"Teflon CEO" Hurwitz Evades Federal Regulators Over Collapse Of Maxxam S&L
March 1, 2003
Charles Hurwitz, the notorious chairman and CEO of Maxxam Corp., proved to be a Teflon corporate raider by evading federal banking regulators investigating Maxxam’s shady business dealings. In October 2002, after seven years of litigation brought by two arms of the U.S. Treasury Dept, Hurwitz settled separate lawsuits alleging misconduct and fraudulent activities. The Office of Thrift Supervision and the Federal Deposit Insurance Corporation initially filed $820 million in claims against Hurwitz, Maxxam, and other corporate executives, over the 1988 collapse and subsequent $1.6 billion taxpayer bail out of United Savings Assoc. of Texas. Maxxam acquired the Texas S&L through junk bond financing. The agencies charged Hurwitz and Maxxam with reckless disregard for the law, self-enrichment, making false and misleading statements, and making unsafe investments. In a major travesty of justice (aka, rip off of the American taxpayers) Hurwitz was fined a mere $206,000 in restitution.
Headwaters activists had for years advocated a “Debt-for-Nature Swap” trading Maxxam’s hefty taxpayer bailout in exchange for preserving thousands of acres of Pacific Lumber’s redwood forest as public land. OTS and FDIC officials seriously considered the debt-for-nature proposal to settle their claims against Maxxam. But those prospects were dashed in September 2001 when OTS Administrative Law Judge Arthur Snipe recommended that Hurwitz and Maxxam be cleared of all charges following a 110-day trial, the longest and one of the most expensive in OTS history, costing the government more than $4 million.
Hurwitz successfully used his political muscle on Capitol Hill to undermine the FDIC and OTS lawsuits, attack the federal banking agencies, and derail the proposed debt-for-nature swap. At Hurwitz’s instigation, Maxxam filed a counter claim against the FDIC last year for “pursuing politically motivated litigation”. Maxxam seeks to recover its $30 million in legal costs incurred during the lawsuits.

#####

Task instructions =
1. Decide whether each statement agrees with the article on Hurwitz and the Maxxam savings and loan case. Answer yes or no for each, and quote the words from the article that settle it. (a) The Office of Thrift Supervision and the FDIC first filed $820 million in claims. (b) Maxxam bought the Texas S&L with its own cash reserves. (c) The OTS trial lasted 110 days.
2. In one to three sentences, explain what ended the prospects for the debt-for-nature swap, according to the article on Hurwitz and the Maxxam savings and loan case.
3. Continue the article on Hurwitz and the collapse of United Savings Association of Texas, starting after its last sentence.

Data extracts =
#####

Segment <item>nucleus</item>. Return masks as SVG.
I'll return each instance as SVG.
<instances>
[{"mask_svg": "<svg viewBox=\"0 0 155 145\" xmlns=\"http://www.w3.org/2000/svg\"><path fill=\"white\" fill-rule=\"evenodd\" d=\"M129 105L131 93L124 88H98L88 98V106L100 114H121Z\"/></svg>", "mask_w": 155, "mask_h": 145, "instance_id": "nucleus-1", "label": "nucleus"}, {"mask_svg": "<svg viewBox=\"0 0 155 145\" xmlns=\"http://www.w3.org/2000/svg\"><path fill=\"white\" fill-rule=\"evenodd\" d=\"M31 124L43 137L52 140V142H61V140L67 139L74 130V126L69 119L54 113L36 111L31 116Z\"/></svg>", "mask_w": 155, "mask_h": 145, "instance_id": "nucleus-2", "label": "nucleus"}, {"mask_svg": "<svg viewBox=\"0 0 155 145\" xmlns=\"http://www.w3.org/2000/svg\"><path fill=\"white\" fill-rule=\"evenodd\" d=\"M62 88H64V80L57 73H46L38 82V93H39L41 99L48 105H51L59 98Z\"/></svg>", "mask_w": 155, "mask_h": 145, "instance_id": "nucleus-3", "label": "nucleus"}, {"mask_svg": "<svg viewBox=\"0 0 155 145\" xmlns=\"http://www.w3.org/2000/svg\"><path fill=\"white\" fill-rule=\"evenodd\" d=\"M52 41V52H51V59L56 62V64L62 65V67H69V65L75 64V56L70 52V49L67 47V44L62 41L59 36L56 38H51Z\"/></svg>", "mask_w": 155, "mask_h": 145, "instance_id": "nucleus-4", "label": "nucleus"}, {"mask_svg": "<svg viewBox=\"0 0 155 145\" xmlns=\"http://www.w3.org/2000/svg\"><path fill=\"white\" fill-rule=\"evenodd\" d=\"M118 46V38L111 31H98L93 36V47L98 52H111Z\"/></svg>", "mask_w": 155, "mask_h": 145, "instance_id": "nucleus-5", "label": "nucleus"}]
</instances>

#####

Answers given =
1.
(a) Yes: "The Office of Thrift Supervision and the Federal Deposit Insurance Corporation initially filed $820 million in claims against Hurwitz, Maxxam, and other corporate executives"
(b) No: "Maxxam acquired the Texas S&L through junk bond financing."
(c) Yes: "following a 110-day trial, the longest and one of the most expensive in OTS history"

2. The prospects for the swap ended in September 2001. After a 110-day trial, OTS Administrative Law Judge Arthur Snipe recommended that Hurwitz and Maxxam be cleared of all charges.

3.
Although Hurwitz managed to outmaneuver and evade federal regulators, he failed to pull Maxxam out of its shaky financial position. Maxxam subsidiary Kaiser Aluminum filed for Chapter 11 bankruptcy protection in Feb. 2002 following a bitter labor dispute the company lost to the United Steelworkers Union. Bankrupt Kaiser Aluminum announced in mid-January the “indefinite curtailment” of its aluminum smelter at Mead, WA, which has been offline since January 2001 and once employed nearly 1000 workers. Kaiser’s Trentwood (WA) mill uses other sources and in mid-January Kaiser announced that 9 more of its subsidiaries were bankrupt. And while continuing to log its redwood forest holdings at a frantic pace, Pacific Lumber shut down its sawmill at the timber company’s headquarters in Scotia. Maxxam posted a $69.4 million net loss for the first nine months of 2002, compared to net income of $52 million for the same period in 2001, even while CEO Hurwitz pocketed a $1.8 million compensation package including $786,000 in salary, $910,000 in bonus and $142,000 in "other" compensation.
There remains a $50,000 reward for information leading to the arrest and incarceration of corporate criminal Charles Hurwitz. See jailhurwitz.com.